YOUR GOAL – Pick out every line in the records below that contains the word "each", and copy those lines out in full.

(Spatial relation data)
---
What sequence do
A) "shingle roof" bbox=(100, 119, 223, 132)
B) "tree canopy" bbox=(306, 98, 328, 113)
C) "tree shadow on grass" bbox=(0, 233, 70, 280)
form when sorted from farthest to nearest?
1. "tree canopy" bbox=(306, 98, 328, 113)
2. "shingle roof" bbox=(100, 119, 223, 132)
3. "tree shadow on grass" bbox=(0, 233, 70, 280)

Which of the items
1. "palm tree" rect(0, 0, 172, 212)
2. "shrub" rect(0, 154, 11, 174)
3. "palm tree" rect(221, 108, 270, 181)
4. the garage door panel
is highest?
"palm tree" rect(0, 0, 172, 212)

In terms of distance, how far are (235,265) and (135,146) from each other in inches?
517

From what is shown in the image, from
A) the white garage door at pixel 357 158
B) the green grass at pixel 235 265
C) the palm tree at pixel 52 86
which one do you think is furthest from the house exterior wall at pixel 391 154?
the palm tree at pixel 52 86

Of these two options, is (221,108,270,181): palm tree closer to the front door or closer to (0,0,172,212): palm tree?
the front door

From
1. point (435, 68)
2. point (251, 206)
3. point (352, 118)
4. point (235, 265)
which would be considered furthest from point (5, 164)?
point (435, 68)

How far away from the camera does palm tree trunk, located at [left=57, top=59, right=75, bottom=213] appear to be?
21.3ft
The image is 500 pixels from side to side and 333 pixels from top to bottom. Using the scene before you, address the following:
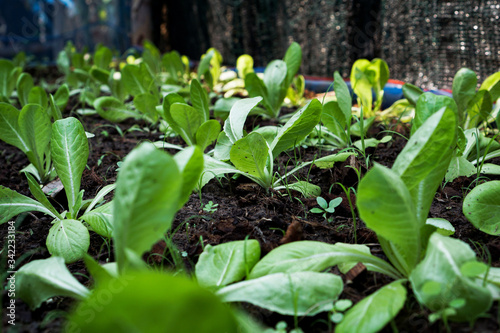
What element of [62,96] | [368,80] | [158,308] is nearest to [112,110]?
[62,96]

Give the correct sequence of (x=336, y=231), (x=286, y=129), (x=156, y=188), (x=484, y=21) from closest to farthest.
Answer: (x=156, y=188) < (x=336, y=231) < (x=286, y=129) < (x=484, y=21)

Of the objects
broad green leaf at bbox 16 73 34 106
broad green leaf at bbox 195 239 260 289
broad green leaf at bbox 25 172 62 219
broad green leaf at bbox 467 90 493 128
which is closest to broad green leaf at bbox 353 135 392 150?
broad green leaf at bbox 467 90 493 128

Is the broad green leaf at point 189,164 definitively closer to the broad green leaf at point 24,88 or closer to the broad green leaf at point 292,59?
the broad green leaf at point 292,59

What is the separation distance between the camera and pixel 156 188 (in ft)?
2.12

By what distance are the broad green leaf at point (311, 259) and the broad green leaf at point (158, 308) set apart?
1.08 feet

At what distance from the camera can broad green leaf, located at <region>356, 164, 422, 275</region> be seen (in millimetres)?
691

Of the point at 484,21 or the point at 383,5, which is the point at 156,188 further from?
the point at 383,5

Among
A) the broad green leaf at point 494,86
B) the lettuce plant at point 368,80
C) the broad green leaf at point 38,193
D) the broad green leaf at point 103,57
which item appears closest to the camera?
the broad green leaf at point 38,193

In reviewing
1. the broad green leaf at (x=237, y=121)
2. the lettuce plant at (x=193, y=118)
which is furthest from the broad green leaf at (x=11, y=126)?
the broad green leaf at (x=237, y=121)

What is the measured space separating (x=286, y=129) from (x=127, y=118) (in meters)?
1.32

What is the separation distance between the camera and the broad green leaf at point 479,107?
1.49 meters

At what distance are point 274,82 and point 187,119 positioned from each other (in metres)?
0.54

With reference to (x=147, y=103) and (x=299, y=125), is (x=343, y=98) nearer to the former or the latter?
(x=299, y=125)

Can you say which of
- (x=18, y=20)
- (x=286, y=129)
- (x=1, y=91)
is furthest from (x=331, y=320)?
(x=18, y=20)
---
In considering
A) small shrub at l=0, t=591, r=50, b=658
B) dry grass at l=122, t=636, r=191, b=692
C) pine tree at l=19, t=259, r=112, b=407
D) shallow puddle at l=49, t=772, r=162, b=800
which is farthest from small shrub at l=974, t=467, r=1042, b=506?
---
SOLVED EXERCISE –
In terms of distance, how far are (235,265) and (135,146) from each other in inches?
At what distance are point 274,82 and point 187,119 positioned from each other (in metres)?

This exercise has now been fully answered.